Anleihefonds verzeichneten in der Woche bis Mittwoch Abflüsse in Höhe von 6,9 Mrd. $, während 7,8 Mrd. $ aus Aktienfonds abgezogen wurden und Anleger 30,3 Mrd. $ in Barmittel investierten, so BofA in einer Research-Note unter Berufung auf EPFR-Daten. Die Stimmung der Anleger ist so schlecht wie seit dem globalen Finanzcrash 2008 nicht mehr, so die Bank.

Kevin Gordon, Senior Investment Research Manager bei Charles Schwab, ist der Ansicht, dass es noch mehr Abwärtsbewegungen geben wird, da die Zentralbanken ihre Geldpolitik in einer globalen Wirtschaft, die bereits zu schwächeln scheint, straffen.

"Wir werden länger brauchen, um aus diesem Trott herauszukommen, nicht nur wegen der weltweiten Verlangsamung, sondern auch, weil die Fed und andere Zentralbanken die Geldpolitik in die Verlangsamung hineindrehen", so Gordon. "Das ist eine giftige Mischung für Risikovermögenswerte."

Ein wichtiges Signal, das wir in den kommenden Wochen beobachten sollten, wird sein, wie stark die Schätzungen der Unternehmensgewinne fallen werden, sagte Jake Jolly, Senior Investment Strategist bei BNY Mellon. Der S&P 500 wird derzeit mit dem 17-fachen der erwarteten Gewinne gehandelt und liegt damit deutlich über seinem historischen Durchschnitt, was darauf hindeutet, dass eine Rezession noch nicht im Markt eingepreist ist.

Eine Rezession würde wahrscheinlich dazu führen, dass der S&P 500 im Jahr 2023 zwischen 3.000 und 3.500 notiert, so Jolly.

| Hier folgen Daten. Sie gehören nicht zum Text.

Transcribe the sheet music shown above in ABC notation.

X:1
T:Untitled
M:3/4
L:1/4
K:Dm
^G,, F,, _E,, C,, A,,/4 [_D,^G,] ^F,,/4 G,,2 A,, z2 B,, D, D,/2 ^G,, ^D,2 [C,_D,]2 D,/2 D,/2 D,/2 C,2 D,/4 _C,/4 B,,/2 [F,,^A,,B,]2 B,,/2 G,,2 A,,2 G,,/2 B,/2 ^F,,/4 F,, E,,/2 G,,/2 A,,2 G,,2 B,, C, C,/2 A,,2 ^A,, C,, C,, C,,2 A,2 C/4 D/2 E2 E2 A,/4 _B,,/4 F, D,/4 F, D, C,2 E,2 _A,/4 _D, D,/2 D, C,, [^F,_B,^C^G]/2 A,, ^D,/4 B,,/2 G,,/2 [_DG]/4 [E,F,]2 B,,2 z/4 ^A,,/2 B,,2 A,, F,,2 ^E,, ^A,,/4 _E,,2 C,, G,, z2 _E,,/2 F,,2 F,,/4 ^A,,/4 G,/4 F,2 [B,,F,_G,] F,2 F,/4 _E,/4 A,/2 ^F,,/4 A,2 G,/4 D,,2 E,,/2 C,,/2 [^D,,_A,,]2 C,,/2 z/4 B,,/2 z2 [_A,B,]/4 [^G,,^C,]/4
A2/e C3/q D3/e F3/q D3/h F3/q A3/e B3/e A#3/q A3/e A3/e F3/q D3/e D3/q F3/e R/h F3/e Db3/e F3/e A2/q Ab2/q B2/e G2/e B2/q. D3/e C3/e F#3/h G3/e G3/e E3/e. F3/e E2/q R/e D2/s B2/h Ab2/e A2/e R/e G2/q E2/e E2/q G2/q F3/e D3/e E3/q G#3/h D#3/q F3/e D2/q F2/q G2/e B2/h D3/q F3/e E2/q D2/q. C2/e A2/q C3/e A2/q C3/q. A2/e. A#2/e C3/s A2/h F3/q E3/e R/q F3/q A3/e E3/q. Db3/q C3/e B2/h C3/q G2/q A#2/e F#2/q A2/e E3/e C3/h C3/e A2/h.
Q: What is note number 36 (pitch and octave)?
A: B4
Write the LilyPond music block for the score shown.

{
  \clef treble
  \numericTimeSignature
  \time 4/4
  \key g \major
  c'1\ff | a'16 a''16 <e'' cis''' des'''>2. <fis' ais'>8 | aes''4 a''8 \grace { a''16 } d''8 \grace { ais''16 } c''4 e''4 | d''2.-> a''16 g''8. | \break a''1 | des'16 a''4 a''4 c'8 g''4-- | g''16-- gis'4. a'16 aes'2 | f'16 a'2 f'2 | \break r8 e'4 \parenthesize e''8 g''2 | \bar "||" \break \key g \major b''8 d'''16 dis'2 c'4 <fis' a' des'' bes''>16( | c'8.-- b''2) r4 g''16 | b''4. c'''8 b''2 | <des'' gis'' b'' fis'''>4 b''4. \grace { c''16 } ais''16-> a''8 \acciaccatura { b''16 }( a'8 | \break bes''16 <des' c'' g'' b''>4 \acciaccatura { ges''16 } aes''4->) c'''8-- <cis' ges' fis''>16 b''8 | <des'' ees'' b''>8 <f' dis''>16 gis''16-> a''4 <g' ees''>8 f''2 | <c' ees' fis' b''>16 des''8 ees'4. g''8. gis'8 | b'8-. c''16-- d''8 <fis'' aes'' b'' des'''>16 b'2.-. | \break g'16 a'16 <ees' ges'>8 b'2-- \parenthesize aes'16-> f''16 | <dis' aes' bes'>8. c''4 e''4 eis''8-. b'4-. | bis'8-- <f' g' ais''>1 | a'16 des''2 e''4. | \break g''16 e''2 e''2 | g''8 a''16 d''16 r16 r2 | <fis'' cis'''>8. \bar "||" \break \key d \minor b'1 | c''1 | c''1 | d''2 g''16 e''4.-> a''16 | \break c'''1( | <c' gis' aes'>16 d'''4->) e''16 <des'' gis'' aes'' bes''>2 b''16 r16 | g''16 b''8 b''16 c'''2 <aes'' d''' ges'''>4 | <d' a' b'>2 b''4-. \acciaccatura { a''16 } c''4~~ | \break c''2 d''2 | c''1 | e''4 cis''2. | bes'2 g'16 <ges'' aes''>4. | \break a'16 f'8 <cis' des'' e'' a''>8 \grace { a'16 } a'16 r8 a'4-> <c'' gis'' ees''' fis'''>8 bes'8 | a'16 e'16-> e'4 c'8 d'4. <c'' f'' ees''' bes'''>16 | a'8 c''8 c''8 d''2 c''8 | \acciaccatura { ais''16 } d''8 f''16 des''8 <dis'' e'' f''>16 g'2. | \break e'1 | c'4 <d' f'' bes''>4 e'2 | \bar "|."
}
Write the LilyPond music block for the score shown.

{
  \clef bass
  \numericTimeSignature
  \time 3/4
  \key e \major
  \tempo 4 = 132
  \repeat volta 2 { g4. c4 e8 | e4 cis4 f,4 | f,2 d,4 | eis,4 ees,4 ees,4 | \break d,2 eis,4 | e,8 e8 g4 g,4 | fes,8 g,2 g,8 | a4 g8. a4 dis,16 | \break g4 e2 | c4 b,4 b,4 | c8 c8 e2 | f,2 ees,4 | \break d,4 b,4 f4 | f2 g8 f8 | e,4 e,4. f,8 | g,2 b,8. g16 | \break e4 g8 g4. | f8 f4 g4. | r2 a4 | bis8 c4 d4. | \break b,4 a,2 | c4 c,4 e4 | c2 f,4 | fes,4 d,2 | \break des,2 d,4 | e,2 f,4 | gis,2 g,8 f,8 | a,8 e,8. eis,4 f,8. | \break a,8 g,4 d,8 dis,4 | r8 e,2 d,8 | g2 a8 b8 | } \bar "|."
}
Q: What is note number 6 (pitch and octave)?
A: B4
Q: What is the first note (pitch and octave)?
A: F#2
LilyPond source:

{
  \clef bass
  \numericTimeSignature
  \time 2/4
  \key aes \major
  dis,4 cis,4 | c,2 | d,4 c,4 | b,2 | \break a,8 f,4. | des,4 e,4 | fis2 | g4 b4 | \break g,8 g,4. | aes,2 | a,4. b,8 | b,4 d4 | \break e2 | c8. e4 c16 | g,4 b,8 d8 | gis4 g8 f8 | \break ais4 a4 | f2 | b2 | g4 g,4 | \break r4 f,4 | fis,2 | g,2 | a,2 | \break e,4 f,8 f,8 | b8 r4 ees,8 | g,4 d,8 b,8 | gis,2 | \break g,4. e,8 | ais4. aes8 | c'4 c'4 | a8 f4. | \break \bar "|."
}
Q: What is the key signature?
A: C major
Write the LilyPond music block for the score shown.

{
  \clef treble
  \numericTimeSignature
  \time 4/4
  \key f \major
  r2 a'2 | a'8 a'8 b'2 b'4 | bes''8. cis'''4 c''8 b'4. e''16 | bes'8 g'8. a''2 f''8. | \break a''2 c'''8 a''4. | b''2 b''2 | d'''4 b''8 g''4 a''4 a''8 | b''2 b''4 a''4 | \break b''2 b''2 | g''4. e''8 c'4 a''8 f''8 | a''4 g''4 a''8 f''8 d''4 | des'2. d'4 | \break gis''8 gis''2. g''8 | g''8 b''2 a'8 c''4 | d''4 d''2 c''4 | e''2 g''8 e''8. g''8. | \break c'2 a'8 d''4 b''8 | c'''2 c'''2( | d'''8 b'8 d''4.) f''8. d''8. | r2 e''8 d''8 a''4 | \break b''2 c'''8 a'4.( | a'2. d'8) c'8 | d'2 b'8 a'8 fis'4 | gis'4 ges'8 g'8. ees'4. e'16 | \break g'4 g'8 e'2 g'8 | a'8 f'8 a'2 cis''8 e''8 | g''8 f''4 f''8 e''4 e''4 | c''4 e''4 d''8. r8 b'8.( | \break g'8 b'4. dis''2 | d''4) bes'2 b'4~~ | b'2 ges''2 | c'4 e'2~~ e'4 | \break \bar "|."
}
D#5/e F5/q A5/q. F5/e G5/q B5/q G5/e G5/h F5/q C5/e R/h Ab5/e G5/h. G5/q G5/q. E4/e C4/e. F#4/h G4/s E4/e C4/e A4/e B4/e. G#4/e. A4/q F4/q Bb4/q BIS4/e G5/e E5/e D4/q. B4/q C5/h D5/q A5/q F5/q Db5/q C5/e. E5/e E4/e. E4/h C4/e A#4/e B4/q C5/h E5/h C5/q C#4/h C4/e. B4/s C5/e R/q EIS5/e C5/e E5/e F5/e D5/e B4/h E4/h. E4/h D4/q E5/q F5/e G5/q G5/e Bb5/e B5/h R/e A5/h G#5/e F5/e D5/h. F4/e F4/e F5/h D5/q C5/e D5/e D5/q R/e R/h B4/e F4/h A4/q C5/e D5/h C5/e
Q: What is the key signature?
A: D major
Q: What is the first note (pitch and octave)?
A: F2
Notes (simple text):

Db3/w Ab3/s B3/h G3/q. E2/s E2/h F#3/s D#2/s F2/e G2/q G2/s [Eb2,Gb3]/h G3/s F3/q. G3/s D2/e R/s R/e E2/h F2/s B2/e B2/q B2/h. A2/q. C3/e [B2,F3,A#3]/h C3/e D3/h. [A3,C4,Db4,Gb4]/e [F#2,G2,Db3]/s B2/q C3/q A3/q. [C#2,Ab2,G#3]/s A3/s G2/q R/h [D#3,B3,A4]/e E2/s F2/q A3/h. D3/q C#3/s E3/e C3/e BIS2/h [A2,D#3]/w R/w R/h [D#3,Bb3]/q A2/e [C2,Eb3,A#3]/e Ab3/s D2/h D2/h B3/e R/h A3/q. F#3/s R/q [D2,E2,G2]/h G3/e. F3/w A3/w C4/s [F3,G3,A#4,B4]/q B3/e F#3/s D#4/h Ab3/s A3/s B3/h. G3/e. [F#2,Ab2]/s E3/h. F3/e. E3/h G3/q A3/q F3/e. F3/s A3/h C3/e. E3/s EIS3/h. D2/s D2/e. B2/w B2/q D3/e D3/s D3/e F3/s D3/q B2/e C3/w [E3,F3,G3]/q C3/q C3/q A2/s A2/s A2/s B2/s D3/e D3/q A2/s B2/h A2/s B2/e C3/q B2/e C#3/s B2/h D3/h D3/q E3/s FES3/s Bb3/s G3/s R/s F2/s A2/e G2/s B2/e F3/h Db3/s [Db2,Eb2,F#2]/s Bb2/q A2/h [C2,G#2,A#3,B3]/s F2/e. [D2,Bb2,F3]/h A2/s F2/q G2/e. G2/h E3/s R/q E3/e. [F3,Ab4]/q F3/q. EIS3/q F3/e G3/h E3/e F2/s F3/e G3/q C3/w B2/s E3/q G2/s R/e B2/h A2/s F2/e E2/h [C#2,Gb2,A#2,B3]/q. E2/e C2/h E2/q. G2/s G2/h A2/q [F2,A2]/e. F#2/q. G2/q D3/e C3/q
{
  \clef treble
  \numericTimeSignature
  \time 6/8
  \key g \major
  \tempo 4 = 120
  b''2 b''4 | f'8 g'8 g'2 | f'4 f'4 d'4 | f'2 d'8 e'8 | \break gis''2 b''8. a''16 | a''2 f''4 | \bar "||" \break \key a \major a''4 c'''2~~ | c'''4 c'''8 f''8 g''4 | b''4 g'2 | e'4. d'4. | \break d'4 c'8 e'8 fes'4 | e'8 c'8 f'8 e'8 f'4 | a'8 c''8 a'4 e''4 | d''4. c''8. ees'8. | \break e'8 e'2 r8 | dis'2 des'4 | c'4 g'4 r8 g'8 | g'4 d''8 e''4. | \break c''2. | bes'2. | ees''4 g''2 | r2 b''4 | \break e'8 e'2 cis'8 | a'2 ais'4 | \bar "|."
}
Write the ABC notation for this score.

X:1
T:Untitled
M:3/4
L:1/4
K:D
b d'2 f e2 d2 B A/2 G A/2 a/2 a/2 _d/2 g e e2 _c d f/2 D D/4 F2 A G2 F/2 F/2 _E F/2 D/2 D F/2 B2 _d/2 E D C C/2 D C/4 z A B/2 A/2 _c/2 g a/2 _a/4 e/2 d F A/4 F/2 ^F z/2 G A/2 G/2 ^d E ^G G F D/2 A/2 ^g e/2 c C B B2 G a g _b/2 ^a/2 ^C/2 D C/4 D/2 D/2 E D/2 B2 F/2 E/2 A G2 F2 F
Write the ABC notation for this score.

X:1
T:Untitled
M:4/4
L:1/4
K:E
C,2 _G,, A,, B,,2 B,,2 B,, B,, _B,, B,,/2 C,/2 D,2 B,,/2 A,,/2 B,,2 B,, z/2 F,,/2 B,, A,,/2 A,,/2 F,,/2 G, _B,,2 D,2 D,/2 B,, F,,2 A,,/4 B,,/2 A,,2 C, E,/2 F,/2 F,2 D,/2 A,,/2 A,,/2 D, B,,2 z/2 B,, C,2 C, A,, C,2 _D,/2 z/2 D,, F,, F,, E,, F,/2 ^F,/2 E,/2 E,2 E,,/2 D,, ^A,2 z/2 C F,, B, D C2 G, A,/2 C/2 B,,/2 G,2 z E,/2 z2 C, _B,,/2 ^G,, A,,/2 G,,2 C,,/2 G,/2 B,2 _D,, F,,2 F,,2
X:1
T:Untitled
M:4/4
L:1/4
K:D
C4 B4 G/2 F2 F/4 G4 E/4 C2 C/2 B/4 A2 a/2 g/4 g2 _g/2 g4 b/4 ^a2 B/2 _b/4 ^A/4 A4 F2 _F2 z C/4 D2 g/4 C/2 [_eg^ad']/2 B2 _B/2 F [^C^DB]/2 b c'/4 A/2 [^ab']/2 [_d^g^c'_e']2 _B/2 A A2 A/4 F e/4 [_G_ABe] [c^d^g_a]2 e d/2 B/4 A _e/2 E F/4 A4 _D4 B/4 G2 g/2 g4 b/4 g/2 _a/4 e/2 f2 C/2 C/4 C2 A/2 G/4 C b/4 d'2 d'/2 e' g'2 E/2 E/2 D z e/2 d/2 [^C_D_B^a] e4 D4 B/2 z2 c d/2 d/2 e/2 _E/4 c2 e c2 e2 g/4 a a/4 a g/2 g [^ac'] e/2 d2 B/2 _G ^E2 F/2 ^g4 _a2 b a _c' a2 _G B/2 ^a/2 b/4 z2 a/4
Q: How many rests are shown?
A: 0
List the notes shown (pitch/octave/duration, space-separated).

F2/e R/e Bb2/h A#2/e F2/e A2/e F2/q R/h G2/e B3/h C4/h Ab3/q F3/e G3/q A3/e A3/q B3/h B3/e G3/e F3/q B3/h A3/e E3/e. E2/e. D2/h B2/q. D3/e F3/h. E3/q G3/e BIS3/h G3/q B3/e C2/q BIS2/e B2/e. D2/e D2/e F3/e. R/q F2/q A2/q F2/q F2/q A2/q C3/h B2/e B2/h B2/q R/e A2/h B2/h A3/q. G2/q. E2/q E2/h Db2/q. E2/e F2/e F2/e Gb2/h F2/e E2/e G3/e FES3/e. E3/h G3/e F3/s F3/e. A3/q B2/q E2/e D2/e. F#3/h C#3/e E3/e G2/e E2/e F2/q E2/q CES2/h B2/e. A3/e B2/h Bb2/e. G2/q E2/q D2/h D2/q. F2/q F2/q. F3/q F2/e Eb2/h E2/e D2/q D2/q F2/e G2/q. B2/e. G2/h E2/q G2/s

"Die einzige Möglichkeit, dass die Gewinne nicht schrumpfen, ist, dass die Wirtschaft eine Rezession vermeiden kann, und das scheint im Moment nicht der Favorit zu sein", sagte er. "Es ist sehr schwierig, bei Aktien optimistisch zu sein, solange die Fed nicht eine sanfte Landung hinbekommt.